Write each line word for word, from the line that contains "Log house rent this summer" through the last line of the material below.

******************************

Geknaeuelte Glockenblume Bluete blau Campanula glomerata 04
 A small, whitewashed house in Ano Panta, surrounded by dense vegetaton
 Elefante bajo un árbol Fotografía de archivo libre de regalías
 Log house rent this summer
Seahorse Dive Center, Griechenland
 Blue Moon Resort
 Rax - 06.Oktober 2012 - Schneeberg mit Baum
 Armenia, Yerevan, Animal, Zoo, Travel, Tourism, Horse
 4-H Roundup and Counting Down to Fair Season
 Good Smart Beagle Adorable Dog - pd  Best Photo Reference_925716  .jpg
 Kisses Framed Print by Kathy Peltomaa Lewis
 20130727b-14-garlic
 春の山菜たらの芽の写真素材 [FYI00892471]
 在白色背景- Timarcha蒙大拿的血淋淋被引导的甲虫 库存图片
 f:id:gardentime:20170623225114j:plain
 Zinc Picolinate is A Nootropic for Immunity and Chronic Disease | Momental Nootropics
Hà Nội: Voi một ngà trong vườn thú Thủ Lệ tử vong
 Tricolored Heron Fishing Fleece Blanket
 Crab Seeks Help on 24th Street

******************************

(RESPONSE AREA):
 Log house rent this summer
Seahorse Dive Center, Griechenland
 Blue Moon Resort
 Rax - 06.Oktober 2012 - Schneeberg mit Baum
 Armenia, Yerevan, Animal, Zoo, Travel, Tourism, Horse
 4-H Roundup and Counting Down to Fair Season
 Good Smart Beagle Adorable Dog - pd  Best Photo Reference_925716  .jpg
 Kisses Framed Print by Kathy Peltomaa Lewis
 20130727b-14-garlic
 春の山菜たらの芽の写真素材 [FYI00892471]
 在白色背景- Timarcha蒙大拿的血淋淋被引导的甲虫 库存图片
 f:id:gardentime:20170623225114j:plain
 Zinc Picolinate is A Nootropic for Immunity and Chronic Disease | Momental Nootropics
Hà Nội: Voi một ngà trong vườn thú Thủ Lệ tử vong
 Tricolored Heron Fishing Fleece Blanket
 Crab Seeks Help on 24th Street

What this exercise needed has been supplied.